▸ ACTIVITIES:
A – Print the part of the further assurances section starting at "3.1.          Each Credit" and ending at "and/or the other Loan Documents.".
B – Render this sentence from the further assurances section in Spanish: "Each Credit Party shall, from time to time, execute and deliver such agreements, instruments, certificates, reports and other documents and take all such actions as Agent or Lenders at any time may reasonably request to evidence, further document, effectuate or otherwise implement the actions described above in Section 2, under the Credit Agreement and/or the other Loan Documents."

▸ SELECTED PASSAGE:
┌──
3.             Further Assurances.

 

3.1.          Each Credit Party shall, from time to time, execute and deliver such agreements, instruments, certificates, reports and other documents and take all such actions as Agent or Lenders at any time may reasonably request to evidence, further document, effectuate or otherwise implement the actions described above in Section 2, under the Credit Agreement and/or the other Loan Documents.

 

3.2.          At the time of the closing of the transactions contemplated by the Stock Purchase Agreement and from time to time thereafter, at Borrowers’ expense, Agent and Lenders shall execute and deliver such lien release instruments and documents and take such related actions as Vertis may reasonably request to evidence, further document, effectuate or otherwise implement the release of Agent’s Liens as described above in Section 2, under the Credit Agreement and the other Loan Documents.
└──
▸ GIVEN DATA:
┌──
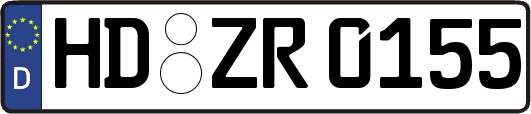 HD-ZR0155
└──
▸ OUTPUTS BY TASK:
A –
3.1.          Each Credit Party shall, from time to time, execute and deliver such agreements, instruments, certificates, reports and other documents and take all such actions as Agent or Lenders at any time may reasonably request to evidence, further document, effectuate or otherwise implement the actions described above in Section 2, under the Credit Agreement and/or the other Loan Documents.

B – Cada Parte del Crédito deberá, periódicamente, otorgar y entregar los acuerdos, instrumentos, certificados, informes y demás documentos, y realizar todas las acciones que el Agente o los Prestamistas puedan solicitar razonablemente en cualquier momento para acreditar, documentar adicionalmente, hacer efectivas o de otro modo implementar las acciones descritas anteriormente en la Sección 2, conforme al Contrato de Crédito y/o los demás Documentos del Préstamo.